In truth, this title could be applied to every last remaining mustang in this country. The wild horse has been hounded, abused, maligned, and mistreated for centuries now, and still is subjected to the most horrific treatment by the agency in charge of its well-being. If ever an argument against government intervention could be justly made, the US Bureau of Land Management would be the poster child. Instead of protecting the mustang herds, they have repeatedly caved to special interest groups, and allowed these horses to be brutalized, all the while insisting that they are in fact helping them. It would be almost funny, if there weren't so many unnecessary casualties involved.

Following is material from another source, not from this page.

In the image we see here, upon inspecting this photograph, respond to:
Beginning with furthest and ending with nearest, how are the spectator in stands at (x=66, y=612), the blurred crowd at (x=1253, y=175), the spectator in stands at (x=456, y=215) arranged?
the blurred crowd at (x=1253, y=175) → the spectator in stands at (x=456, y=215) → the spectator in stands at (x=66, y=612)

The BLM has been overseeing the rounding up and adoptions of mustangs, and has come under justified fire for mishandling of those tasks. On the surface, adoption of wild horses and burros would seem to be a good thing. (The book and movie project "Unbranded" utilized adopted horses for their trek across the West.) But unfortunately, too many of the adoptions are either to kill buyers or to well-intentioned but incompetent owners.
Samson was one particularly unlucky horse when Mitchell Bornstein first met him. By then he had suffered six years of violence at the hands of men who believed the only way to tame him was to beat him down. He had been a six-year-old stallion, part of a large herd in Nevada, when he was captured in a helicopter roundup that decimated his herd and catapulted him into a world of neglect and abuse. His response was to fight first and ask questions later. Samson is truly not one to stand by and take it. For that, Bornstein can't help but admire him. But the horse's intense anger, fear, and hardened spirit turn him into a lethal creature whose destiny seems clearly to be the slaughterhouse.

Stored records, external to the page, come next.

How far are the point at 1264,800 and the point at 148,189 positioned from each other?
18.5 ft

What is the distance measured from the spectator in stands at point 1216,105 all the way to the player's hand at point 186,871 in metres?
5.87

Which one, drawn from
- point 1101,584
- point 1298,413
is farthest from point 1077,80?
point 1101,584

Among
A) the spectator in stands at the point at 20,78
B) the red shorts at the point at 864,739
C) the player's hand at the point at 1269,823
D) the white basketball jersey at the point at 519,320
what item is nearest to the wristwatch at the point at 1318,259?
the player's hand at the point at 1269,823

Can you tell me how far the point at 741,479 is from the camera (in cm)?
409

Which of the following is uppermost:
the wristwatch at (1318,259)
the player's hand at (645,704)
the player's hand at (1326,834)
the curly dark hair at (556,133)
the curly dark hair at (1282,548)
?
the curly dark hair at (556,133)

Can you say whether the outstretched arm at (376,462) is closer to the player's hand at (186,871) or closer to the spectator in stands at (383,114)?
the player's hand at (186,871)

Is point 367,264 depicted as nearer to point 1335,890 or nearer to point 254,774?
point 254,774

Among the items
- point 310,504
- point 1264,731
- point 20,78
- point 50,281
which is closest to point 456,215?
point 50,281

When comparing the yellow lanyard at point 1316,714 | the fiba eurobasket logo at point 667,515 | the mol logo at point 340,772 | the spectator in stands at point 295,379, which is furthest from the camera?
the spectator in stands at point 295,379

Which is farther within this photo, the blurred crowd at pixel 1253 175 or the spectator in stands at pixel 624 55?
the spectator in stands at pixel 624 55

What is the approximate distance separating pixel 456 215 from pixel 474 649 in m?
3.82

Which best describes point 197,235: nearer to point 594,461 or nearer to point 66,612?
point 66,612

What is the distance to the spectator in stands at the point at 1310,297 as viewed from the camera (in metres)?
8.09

Bornstein is not only a phenomenal horseman, but a compelling and talented chronicler. His tale of Samson's journey out of the hell he was in and toward redemption is edge-of-your-seat writing. Working with traumatized horses is a specialty of Bornstein's - who is also a lawyer. "Other than the fact that he could send me to my maker," he writes of his first encounter with the wild horse, "Samson was no different from any of my legal clients: threatening, standoffish, and wearing a huge chip on his shoulder." As with anyone who is willing to put his life on the line to achieve success, Bornstein is not lacking in confidence. And it is that confidence that was imperative in dealing with a horse like Samson. His first meeting with the mustang in a dark, dank and dirty stall, demonstrates this. Slowly, the horse allows this potential enemy into his space, and even allows him to touch his shoulder. There is a breakthrough then, but as Bornstein learns, Samson's many demons are always just beneath the surface:
"For perhaps the first time in his life, he felt something other than the bullwhip's lacerating blows, the lariat's choking constriction, and the pain associated with repetitive blunt-force trauma.
"Then, everything changed. Without warning, he leapt straight up and slapped at the concrete floor with his right hoof, the sound of it like a bolt of lightning cleaving pine. He spun around and shot out two rapid-fire, dual-legged hind-end kicks at me, both missing my chest by inches, the wind from them fluttering my shirt.
"He turned and stared, this time with the look of a man about to turn into a werewolf. 'Get out while you still can.'
"I backed out slowly and slipped through the door. Samson was still staring at me, breathing like Darth Vader. What had happened?
"Then I heard the sound of an approaching helicopter ..."
Samson's life in the wild was certainly not an easy one. As a stallion, he was probably repeatedly challenged by other males, and had to fight hard to keep his mares and his herd. But he couldn't fight the helicopters and cruel men with ear twitches, bullwhips, and other means of torture. Fortunately for him, there was one person who was willing to risk all - career, love, life - to save him.